# Text segment:

I’ve noticed a trend of more ortho places hiring FA orthos instead of podiatrists. There were a period of years where podiatrists were getting these jobs and I feel like since Covid there has been a shift. Schools should be gearing our education more towards what we will realistically be doing in practice not what maybe 5% of our profession does. Yet it seems every student goes into 3rd and 4th year talking about reconstructive surgery and ankles all the time lol.
Those jobs are just plain gone.
They have been taken. Podiatry has
GREATLY outpaced any demand for those roles of DPM in ortho group. Again, 600+ "surgical" podiatrists and only ~75 ortho F&A come out of training annually. That's nuts... it'll demolish any ortho demand for DPMs very fast.
30 or 20 or 10yrs ago, being a well-trained DPM (3yr or even 2yr surgical before that), you could definitely call around to ortho groups or talk to ones you scrubbed during residency (assuming you got a high power DPM residency and had the skills, no given then - or now, sadly). Plenty of guys from my program did just that.... first bigger ortho groups and better cities/areas, then smaller ortho groups or more rural ones, then tiny ortho groups or undesired areas, finally that niche was cashed. A few of my classmates and tons of others from good programs did the same in their various target areas, but that was 10+ years ago. Those ortho group spots got taken one by one by one. It got increasing hard to find them.
Now, present day, those spots are 99.9% filled, and virtually none of the DPMs who have taken them have retired (or will anytime soon).
The only ortho jobs I see DPMs getting these days are non-op or maybe convincing one or two young orthos to hire them and let them start their own practice within the shared office. There is the rare networking masterwork of getting into a decent ortho group via a DPM retirement or adding surgical DPM, but that is <1% of new grads, usually elite fellowship or residency grads (and luck). Even many of those are small ortho groups or the DPM has to go cross-country from their choice location to get it.
Look at even podiatry golden boy
Calvin Rushing DPM ortho group job as an example: tiny ortho group, very outer margins of a metro. Sure, still probably an good job and income better than two thirds or even job quality better than 3/4 of employed DPMs, but it's not a large group or popular location by any means...

# Dataset extract:
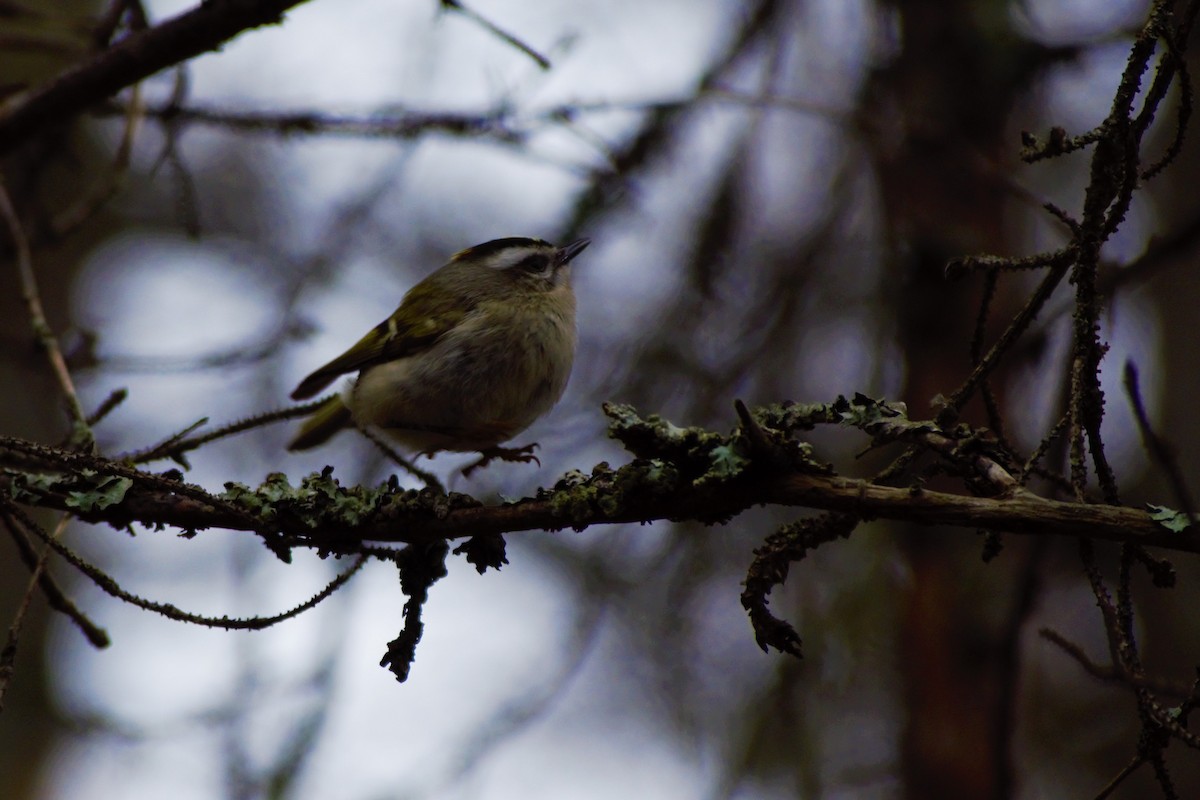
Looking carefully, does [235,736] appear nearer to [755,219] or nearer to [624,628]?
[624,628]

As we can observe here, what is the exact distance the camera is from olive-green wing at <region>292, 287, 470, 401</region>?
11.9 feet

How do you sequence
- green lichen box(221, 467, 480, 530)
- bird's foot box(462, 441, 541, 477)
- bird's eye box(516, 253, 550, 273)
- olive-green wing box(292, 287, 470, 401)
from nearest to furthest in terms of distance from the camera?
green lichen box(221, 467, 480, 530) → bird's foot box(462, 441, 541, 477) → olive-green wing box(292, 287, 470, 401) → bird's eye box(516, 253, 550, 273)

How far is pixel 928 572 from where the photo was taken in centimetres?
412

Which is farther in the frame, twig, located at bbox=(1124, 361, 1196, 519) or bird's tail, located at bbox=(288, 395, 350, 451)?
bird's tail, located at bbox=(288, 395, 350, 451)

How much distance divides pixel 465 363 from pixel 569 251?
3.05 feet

--

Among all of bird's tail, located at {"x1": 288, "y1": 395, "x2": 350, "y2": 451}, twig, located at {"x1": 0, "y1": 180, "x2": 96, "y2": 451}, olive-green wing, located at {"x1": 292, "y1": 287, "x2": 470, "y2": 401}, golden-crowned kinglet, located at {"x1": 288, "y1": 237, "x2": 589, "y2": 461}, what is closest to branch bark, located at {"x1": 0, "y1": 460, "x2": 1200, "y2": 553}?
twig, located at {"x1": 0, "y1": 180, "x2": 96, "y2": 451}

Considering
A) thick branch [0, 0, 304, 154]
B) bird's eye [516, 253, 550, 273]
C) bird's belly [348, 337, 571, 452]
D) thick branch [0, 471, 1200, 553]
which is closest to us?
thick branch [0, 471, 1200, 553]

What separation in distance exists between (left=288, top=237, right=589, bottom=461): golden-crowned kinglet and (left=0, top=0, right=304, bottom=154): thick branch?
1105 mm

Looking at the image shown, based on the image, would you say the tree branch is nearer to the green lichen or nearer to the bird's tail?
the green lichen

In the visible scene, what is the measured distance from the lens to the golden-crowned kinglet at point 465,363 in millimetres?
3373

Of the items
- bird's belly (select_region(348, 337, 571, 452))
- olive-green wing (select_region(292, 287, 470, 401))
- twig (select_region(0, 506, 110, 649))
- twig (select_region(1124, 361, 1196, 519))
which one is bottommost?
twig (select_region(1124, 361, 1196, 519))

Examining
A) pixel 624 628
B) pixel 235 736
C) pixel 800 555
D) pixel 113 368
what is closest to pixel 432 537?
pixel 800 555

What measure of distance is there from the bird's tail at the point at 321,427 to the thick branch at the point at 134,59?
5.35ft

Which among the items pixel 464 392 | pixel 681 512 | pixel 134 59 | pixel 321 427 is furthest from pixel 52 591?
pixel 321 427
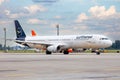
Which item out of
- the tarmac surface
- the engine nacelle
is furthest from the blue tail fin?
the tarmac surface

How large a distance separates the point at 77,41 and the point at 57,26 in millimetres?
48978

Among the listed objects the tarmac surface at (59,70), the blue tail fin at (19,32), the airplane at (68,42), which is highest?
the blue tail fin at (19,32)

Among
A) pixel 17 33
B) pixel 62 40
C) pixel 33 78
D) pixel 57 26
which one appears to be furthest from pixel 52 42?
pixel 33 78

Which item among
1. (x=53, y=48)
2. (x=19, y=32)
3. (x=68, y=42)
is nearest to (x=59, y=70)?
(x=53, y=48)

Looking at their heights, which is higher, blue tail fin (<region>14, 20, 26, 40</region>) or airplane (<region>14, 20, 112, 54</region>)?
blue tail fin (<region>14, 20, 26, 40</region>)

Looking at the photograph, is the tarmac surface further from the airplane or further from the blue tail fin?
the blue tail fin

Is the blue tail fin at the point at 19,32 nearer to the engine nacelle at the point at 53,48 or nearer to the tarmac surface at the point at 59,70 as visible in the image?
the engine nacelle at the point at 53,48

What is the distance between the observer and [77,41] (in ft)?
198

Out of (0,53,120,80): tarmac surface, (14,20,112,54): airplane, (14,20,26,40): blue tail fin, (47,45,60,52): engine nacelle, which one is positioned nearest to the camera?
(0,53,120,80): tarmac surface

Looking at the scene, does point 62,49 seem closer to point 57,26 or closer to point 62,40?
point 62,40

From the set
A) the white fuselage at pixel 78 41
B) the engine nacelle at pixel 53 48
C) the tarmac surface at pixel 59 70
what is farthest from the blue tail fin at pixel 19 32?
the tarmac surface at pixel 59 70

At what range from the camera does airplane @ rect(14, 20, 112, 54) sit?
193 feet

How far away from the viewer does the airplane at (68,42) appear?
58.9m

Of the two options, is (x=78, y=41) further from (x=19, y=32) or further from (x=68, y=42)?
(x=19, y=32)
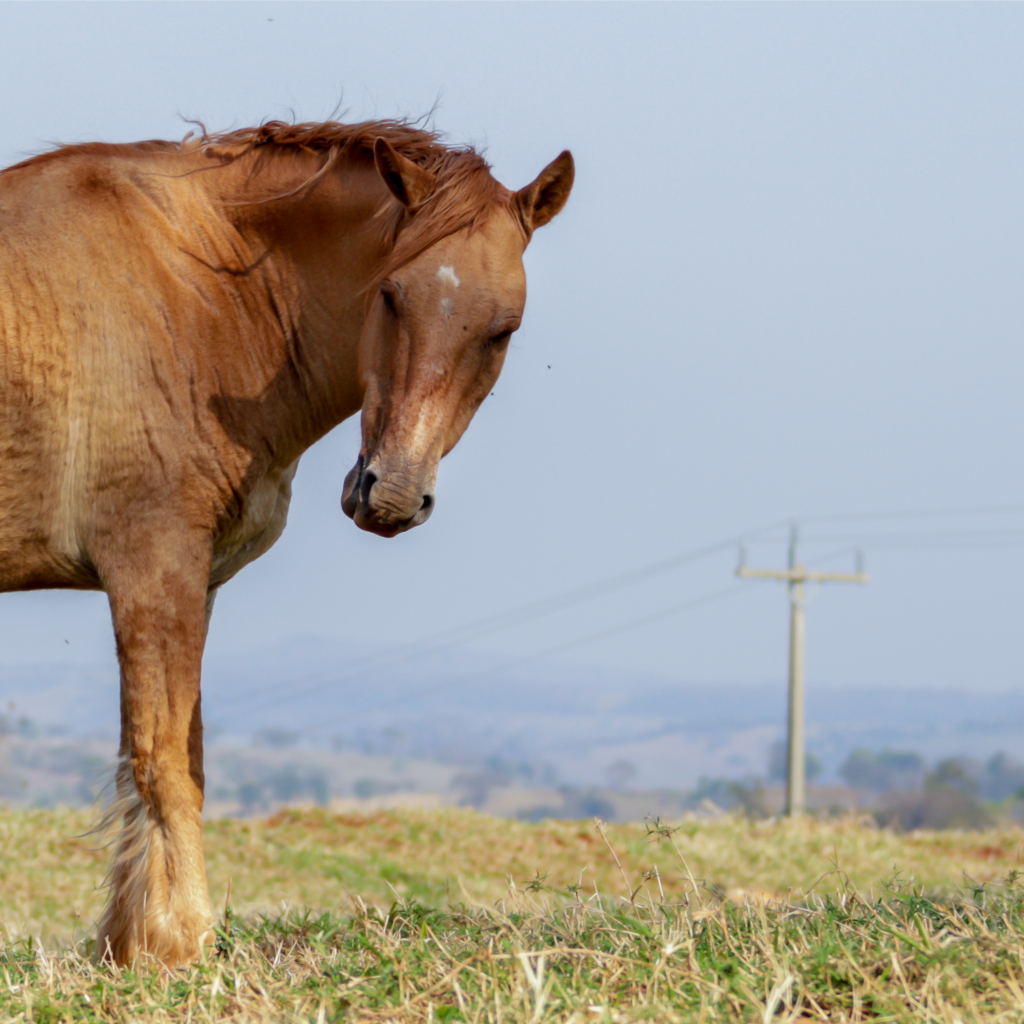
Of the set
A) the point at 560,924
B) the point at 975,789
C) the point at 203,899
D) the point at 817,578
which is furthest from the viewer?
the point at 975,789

...

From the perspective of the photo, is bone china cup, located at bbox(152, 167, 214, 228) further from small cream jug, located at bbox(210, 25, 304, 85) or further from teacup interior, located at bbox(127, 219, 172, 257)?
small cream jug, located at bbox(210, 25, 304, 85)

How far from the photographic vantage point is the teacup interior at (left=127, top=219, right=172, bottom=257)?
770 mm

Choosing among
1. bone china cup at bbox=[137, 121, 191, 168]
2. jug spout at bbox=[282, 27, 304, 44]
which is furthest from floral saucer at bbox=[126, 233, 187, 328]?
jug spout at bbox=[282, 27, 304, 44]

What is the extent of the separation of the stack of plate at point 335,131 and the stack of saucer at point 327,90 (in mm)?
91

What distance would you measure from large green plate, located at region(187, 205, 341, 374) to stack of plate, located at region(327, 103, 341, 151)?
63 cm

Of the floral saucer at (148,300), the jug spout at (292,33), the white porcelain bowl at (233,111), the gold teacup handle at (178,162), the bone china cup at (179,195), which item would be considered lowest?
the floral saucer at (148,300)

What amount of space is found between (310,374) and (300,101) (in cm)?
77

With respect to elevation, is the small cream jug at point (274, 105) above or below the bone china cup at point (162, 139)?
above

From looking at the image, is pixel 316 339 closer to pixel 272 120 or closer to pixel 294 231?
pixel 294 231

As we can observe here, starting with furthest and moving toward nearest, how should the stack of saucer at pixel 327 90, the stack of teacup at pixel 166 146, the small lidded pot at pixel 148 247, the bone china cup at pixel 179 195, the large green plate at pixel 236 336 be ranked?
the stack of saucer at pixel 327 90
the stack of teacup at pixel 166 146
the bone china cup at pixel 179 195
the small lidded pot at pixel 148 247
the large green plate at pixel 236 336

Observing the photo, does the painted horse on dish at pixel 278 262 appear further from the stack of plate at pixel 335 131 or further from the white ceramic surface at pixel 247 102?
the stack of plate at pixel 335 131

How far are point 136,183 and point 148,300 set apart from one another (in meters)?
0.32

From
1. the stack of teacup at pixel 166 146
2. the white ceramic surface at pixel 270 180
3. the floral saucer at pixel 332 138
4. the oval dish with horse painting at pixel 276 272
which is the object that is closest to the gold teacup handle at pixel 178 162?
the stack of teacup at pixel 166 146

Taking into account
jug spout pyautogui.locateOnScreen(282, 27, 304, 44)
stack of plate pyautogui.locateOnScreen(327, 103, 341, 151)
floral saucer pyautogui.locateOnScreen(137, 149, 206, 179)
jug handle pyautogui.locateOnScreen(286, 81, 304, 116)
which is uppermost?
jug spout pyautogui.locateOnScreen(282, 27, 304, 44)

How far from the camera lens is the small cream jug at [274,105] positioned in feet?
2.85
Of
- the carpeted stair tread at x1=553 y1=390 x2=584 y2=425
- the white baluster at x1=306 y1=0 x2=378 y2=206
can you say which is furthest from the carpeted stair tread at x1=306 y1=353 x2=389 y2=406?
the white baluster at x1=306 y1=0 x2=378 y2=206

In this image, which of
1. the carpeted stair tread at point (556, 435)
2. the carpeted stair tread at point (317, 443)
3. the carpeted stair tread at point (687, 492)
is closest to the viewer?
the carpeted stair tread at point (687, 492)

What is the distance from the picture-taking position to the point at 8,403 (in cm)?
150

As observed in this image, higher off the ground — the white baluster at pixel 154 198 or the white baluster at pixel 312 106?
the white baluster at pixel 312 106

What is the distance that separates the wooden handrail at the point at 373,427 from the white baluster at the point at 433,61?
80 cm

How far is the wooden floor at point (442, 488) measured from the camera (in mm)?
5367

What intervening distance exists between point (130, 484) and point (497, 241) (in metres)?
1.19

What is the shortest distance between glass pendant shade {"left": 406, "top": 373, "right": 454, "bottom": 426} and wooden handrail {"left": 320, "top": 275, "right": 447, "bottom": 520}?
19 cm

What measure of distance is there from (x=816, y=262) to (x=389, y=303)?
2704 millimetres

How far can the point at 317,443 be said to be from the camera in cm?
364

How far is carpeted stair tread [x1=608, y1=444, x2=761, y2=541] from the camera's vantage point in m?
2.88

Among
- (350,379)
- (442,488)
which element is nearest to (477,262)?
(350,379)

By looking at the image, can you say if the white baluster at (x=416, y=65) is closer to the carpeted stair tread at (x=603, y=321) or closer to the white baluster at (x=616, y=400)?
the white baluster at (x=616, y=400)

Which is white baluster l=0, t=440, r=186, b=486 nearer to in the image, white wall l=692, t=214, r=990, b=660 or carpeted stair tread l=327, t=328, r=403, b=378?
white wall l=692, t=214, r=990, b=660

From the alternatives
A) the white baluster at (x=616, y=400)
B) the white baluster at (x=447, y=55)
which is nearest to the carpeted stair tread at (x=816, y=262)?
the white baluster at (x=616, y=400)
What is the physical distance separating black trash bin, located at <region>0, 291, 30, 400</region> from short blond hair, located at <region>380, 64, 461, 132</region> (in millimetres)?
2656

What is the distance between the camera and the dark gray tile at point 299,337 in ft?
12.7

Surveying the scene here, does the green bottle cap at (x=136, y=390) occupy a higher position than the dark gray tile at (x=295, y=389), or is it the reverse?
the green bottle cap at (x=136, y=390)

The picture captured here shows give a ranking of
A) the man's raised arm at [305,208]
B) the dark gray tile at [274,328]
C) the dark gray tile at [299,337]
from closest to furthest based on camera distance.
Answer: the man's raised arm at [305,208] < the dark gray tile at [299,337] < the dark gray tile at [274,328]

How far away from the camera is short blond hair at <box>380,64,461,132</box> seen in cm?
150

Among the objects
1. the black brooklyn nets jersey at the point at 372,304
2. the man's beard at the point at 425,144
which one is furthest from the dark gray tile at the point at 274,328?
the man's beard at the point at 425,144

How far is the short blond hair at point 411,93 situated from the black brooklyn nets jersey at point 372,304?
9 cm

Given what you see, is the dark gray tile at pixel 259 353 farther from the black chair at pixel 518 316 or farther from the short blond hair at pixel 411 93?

# Things to do:
1. Retype the part of the post about podiatrists and orthopedic group jobs from "I’ve noticed a" to "just plain gone.".
2. Rewrite the paragraph of the post about podiatrists and orthopedic group jobs that begins "The only ortho jobs I see" as a short bulleted list that keeps its main facts.
3. Write what comes next in the post about podiatrists and orthopedic group jobs, starting after its last sentence.

# Results by task:
1.
I’ve noticed a trend of more ortho places hiring FA orthos instead of podiatrists. There were a period of years where podiatrists were getting these jobs and I feel like since Covid there has been a shift. Schools should be gearing our education more towards what we will realistically be doing in practice not what maybe 5% of our profession does. Yet it seems every student goes into 3rd and 4th year talking about reconstructive surgery and ankles all the time lol.
Those jobs are just plain gone.

2.
- The only ortho jobs DPMs get these days are non-op, or they convince one or two young orthos to hire them and let them start their own practice within the shared office.
- Rarely, a DPM gets into a decent ortho group through a DPM retirement or the addition of a surgical DPM.
- That happens for less than 1% of new grads, usually elite fellowship or residency grads, and it takes luck.
- Even many of those jobs are in small ortho groups, or the DPM has to move cross-country from their chosen location.

3.
and that is one of the top DPM grads in the country (very good residency + our #1 fellowship with excellent training/connections). No matter who you are, there just aren't very many ortho jobs left anywhere (that will take a DPM). Other recent top residency or top residency + fellowship grads like him ton't get ortho group at all - and not for lack of trying. They try hard, but we're oversupplied... ortho group DPM positions are harder than ever to find. Even ACFAS presidents don't have much choice of location if they want to work ortho group. Another example: the only two ortho group DPMs I know of in my current practice state are same elite residency, same group (legit large ortho group in fairly desired area)... and one got the other in.
...Basically, you can still cold call ortho groups, but 2023+ chances are now exceedingly rare of finding an ortho group who doesn't have a DPM but wants one. The market is
tapped out... tremendously oversupplied. It will continue to be. Meanwhile, 3yr DPM residencies and fellowship DPMs are everywhere. Even
top fellowship DPM grads have trouble finding the ortho jobs with solid skill and networking. Those are basically extinct... and the DPMs who leave those ortho jobs or whose ortho group adds another podiatrist (rare) will pass the jobs along to a friend or whoever. They won't be posted widely - if at all. That ship has sailed.